▶ **Problem 1**
In the text on spam lists and Have I been pwned, what concept came out of the Ashley Madison hack?
▶ **Problem 2**
From the text on spam lists and Have I been pwned, extract the part that opens with the words containing "Here's the way" and closes with "all of this.".
▶ **Problem 3**
Summarize the text on spam lists and Have I been pwned in two sentences.

One of the things I'm finding with running Have I been pwned (HIBP) is that over time, my approach is changing. Nothing dramatic thus far, usually just what I'd call "organic" corrections in direction and usually in response to things I've learned, industry events or changes in the way people are using the service. For example, the Ashley Madison hack led to the concept of a sensitive breach which meant ensuring that data from certain incidents is not publicly searchable. More recently I introduced API rate limiting as I was seeing the service being used in ways that worried me. Times change, things move on.
Recently, I came across a massive spam list with a bunch of personal data and it got me thinking again about whether this has a role to play in HIBP. In fact, the context was that someone sent it to me as a claimed "OneDrive breach", something I was highly suspicious of right from the outset (only last week I was lamenting how many "breaches" are entirely fake). But be that as it may, it actually had a lot of personal data in it and with a little digging around I tracked it down to a commercial spam list. Actually, it was very similar to the Special K spam list I wrote about in March, even the total numbers were close (31M in the first one, 33M in the second). They weren't the same thing (only 5.6M common accounts), but they adhered to the same pattern in terms of a large amount of personal data floating around the web, inevitably unbeknownst to the owners of it.
I thought I'd put some feelers out to see how people would receive this class of data appearing in HIBP, and the response painted a pretty clear picture:
If I have a MASSIVE spam list full of personal data being sold to spammers, should I load it into @haveibeenpwned?— Troy Hunt (@troyhunt) November 15, 2016
The caveat that accompanied many of the written responses to that tweet was that it should be clear when the data comes from an identifiable breach as opposed to when it's sold for spam purposes.
Here's the way I look at it all and I'm going to share both the negative and positive in terms of whether it makes sense to load it into HIBP: The main negative is that if it's loaded, then what? I mean someone finds themselves in a spam list, what can they actually do? They can't change their password like they can in a data breach nor do they really have any viable recourse against the people selling their data. There's really nothing actionable about all of this.
On the other hand, people want to know about their exposure. They want to know where their personal data appears and where it's being redistributed. So many times after loading a data breach I've had people contact me relieved that they've been able to attribute a potential source of abuse. Of course there are no guarantees that what they're seeing in HIBP is genuinely the source of the abuse, but it helps them complete the personal picture of their exposure. It's not just that, but HIBP subscribers expect to be told when I find them floating around the web; there are 10k subscribers in that latest list and 16k in the Special K one and they're going to want to know that they're in there.
But here's the clincher for me:
Spam lists containing personal information are indistinguishable from data breaches.

▶ **Data for review**
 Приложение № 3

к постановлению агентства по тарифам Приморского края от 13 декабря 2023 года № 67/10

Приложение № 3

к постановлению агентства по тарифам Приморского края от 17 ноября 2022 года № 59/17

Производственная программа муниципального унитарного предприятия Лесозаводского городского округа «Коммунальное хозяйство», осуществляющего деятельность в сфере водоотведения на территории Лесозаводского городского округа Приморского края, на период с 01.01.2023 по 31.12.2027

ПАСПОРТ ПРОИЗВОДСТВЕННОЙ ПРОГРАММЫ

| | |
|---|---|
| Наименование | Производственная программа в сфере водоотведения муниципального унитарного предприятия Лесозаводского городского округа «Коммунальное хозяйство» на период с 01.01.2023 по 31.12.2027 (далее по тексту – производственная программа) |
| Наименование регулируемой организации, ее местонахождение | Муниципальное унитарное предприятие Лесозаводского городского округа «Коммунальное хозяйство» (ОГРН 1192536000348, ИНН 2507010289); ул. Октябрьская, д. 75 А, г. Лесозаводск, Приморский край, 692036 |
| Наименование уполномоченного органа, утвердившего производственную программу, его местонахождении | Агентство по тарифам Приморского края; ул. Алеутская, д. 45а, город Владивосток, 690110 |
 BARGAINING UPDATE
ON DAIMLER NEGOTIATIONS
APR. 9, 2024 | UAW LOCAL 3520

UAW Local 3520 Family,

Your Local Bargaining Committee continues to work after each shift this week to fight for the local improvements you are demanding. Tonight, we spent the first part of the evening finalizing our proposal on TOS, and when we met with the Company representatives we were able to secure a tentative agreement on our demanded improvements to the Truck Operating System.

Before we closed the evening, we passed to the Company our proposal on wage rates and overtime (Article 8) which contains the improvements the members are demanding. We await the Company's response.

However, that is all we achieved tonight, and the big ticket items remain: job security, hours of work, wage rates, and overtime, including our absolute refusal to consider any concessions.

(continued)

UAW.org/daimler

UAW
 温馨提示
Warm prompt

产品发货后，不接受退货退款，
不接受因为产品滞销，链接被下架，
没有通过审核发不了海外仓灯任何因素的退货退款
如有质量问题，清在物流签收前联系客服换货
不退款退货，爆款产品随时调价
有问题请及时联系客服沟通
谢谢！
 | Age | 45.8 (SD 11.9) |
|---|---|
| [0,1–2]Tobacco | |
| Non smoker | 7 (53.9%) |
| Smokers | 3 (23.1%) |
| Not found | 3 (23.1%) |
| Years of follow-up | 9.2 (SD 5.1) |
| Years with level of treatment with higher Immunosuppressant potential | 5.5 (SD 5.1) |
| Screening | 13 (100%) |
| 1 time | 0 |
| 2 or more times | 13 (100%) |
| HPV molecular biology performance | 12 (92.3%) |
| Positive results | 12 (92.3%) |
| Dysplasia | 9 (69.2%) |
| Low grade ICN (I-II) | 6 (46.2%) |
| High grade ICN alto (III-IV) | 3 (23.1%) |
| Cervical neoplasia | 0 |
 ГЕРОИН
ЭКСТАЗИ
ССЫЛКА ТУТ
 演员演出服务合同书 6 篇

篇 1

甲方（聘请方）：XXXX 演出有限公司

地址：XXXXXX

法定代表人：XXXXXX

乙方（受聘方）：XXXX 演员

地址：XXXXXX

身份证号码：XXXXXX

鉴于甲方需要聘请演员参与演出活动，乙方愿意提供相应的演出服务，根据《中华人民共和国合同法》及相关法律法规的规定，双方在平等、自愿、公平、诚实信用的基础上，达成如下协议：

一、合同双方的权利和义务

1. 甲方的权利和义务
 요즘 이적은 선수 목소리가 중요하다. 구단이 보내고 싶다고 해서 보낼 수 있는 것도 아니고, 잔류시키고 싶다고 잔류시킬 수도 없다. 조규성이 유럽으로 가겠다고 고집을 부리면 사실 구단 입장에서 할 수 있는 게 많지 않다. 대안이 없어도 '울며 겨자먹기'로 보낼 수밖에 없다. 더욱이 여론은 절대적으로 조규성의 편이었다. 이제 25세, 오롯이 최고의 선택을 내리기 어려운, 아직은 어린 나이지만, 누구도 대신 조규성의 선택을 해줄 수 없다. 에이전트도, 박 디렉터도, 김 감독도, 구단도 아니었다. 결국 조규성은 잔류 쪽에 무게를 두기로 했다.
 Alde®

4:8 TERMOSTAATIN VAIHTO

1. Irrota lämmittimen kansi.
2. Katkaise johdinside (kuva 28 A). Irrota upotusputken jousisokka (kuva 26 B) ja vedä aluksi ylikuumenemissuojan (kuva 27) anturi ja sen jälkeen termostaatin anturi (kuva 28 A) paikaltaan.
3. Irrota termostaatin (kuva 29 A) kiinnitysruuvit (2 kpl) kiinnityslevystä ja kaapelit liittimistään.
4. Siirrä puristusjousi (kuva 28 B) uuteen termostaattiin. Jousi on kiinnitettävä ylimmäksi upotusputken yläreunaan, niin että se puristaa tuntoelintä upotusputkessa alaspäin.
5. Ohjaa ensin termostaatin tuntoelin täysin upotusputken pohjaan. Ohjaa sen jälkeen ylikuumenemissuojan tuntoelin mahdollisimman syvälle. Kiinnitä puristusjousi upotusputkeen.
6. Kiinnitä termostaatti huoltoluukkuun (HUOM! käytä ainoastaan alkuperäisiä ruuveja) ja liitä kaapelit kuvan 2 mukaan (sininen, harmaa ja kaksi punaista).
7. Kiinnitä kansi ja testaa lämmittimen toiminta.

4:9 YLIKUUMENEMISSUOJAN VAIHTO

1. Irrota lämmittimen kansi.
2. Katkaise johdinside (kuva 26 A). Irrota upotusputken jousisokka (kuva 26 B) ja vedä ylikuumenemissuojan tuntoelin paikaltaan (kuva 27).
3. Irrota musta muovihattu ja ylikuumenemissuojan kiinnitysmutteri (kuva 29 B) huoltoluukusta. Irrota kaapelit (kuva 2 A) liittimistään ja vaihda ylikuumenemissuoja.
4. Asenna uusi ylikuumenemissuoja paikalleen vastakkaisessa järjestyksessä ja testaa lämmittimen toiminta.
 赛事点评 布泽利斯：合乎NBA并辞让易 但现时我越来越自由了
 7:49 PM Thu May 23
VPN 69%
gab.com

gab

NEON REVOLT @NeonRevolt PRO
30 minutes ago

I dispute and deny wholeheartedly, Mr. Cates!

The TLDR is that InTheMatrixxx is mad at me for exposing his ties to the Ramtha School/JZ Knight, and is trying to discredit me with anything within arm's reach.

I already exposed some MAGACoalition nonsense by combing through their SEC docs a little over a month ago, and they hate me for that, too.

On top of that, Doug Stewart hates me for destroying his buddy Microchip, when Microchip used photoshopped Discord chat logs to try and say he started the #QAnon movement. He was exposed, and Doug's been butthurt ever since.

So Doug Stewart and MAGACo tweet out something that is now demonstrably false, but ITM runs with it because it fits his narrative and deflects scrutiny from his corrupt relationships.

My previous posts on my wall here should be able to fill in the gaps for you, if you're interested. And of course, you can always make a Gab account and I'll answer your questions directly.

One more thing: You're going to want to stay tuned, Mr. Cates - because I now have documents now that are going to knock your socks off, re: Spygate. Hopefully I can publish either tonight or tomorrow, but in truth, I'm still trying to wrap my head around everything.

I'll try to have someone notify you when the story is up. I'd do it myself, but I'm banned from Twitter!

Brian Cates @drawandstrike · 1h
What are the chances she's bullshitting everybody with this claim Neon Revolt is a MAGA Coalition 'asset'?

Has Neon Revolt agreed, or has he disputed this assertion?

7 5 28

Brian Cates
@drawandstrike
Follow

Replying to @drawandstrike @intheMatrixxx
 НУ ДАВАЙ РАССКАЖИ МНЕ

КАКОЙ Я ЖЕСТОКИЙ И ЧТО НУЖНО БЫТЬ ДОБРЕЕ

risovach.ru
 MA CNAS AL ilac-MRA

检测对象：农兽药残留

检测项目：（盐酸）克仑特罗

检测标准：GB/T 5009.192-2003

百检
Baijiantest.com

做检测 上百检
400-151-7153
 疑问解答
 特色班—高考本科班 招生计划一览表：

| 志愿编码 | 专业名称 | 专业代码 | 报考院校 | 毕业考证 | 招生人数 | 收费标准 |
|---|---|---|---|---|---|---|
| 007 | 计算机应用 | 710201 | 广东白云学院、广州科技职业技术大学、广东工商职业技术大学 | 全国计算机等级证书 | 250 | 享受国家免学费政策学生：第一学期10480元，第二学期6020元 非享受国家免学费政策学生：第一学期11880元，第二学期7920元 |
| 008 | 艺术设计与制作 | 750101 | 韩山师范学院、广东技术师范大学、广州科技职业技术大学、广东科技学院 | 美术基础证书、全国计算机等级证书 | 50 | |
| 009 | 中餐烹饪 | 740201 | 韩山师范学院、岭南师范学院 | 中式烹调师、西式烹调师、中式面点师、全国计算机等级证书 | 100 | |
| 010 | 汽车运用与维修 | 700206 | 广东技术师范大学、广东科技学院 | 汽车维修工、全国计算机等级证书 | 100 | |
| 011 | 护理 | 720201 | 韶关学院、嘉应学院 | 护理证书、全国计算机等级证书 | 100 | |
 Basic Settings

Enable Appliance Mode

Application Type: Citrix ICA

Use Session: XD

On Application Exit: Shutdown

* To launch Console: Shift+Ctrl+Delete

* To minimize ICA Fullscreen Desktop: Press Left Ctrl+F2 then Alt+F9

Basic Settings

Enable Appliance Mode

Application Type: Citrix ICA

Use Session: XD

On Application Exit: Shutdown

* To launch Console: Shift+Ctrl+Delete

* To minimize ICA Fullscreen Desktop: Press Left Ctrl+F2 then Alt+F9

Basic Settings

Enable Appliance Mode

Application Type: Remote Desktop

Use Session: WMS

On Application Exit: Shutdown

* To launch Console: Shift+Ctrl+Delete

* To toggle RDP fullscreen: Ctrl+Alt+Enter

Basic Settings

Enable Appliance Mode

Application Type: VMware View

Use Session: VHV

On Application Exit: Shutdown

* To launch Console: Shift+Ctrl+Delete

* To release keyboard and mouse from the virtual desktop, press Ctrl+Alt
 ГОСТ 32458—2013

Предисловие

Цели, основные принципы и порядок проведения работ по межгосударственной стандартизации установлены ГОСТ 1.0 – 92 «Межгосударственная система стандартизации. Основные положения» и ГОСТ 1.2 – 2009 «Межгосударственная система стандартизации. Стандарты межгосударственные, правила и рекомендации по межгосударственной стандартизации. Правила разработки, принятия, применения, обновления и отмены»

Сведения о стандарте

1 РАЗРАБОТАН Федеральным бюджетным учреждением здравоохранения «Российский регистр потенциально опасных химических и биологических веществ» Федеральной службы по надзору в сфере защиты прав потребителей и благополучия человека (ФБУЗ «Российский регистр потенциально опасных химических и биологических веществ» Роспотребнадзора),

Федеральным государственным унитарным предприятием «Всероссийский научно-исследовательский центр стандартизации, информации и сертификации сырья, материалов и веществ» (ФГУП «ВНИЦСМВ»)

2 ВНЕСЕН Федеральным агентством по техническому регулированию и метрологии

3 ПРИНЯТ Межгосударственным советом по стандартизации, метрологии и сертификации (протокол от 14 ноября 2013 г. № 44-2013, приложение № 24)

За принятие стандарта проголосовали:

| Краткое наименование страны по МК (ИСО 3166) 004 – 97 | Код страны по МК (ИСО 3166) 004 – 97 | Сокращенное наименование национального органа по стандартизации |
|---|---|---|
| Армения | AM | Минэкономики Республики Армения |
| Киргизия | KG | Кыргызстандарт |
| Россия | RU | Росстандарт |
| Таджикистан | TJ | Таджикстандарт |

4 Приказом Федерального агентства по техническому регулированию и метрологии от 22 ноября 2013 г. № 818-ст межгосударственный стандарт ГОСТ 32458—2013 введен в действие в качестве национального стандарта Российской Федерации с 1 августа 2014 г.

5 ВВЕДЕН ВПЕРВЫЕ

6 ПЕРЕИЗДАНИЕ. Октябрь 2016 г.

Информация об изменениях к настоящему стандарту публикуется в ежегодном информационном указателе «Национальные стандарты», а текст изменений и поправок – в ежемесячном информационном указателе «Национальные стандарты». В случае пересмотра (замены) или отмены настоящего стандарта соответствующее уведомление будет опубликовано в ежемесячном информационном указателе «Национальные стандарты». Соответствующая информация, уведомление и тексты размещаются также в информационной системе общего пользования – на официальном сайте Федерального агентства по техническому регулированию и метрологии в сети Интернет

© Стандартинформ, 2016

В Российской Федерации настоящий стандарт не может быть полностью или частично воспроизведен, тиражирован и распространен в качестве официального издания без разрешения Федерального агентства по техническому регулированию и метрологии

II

▶ **Exercise output 1**
The concept of a sensitive breach, which means data from certain incidents is not publicly searchable.

▶ **Exercise output 2**
Here's the way I look at it all and I'm going to share both the negative and positive in terms of whether it makes sense to load it into HIBP: The main negative is that if it's loaded, then what? I mean someone finds themselves in a spam list, what can they actually do? They can't change their password like they can in a data breach nor do they really have any viable recourse against the people selling their data. There's really nothing actionable about all of this.

▶ **Exercise output 3**
After tracking a supposed "OneDrive breach" to a commercial spam list full of personal data, the author considered whether such lists belong in HIBP and asked people, who largely agreed if it is clear when data comes from a breach rather than a spam sale. The drawback is that people listed in spam data have nothing actionable to do, but they want to know their exposure, subscribers expect to be told, and spam lists containing personal information are indistinguishable from data breaches.